Growing up, she didn’t make friends easily, so she’d either play imaginary games, or do things that only needed one person, and as soon as she could reach the top of the old pool table in the rec center near her house, she fell in love.

The clack of the break, each ball going where it belongs, in proper sequence. Calculating the perfect shot, having everything completely in your control. It soothed her.

She leaned over, primed her shot, and broke and potted two stripe balls. Not bad for a worn table and warped cue!

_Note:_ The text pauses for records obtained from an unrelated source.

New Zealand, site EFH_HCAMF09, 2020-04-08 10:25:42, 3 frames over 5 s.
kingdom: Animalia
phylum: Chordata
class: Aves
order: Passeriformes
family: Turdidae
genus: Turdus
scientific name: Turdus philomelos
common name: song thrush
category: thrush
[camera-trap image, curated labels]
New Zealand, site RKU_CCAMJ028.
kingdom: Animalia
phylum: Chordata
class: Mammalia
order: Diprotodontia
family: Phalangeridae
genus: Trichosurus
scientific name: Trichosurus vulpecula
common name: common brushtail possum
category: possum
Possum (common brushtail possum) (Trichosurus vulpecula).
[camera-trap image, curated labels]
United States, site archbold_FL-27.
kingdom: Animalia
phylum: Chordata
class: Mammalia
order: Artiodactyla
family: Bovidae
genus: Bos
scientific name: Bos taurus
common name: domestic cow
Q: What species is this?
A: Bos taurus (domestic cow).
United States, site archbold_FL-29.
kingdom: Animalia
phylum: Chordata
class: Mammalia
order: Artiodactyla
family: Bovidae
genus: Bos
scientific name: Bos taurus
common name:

When she leaned back up, Lucy noticed a man standing at the other end of the pool table. She could’ve sworn he had not been in the bar when she first arrived, she would’ve noticed someone as tall, dark, and handsome as him.

Her breath caught.

He had dark brown, almost black wavy hair that was pushed back gently from his bronze skin. His deep green eyes pierced hers as if reading her soul. A mischievous smirk danced on his chiseled face as he swung the pool cue loosely in his well-toned arms.

His pecks flexed slightly under his tight green and black rashguard and his aura exuded a sense of ‘laid-back bad boy’. He even had some five o’clock shadow and a woven necklace around his neck.

“Does that make me solids?” he asked, circling to her side of the table, his voice sounding like river rapids.

Their arms brushed as he maneuvered fluidly past her for a shot, and a buzz of lightning sparked through her bloodstream, awakening something new within her.

“Yeah, I think it does,” she agreed, and a sly smirk reached her eyes, igniting them back to life.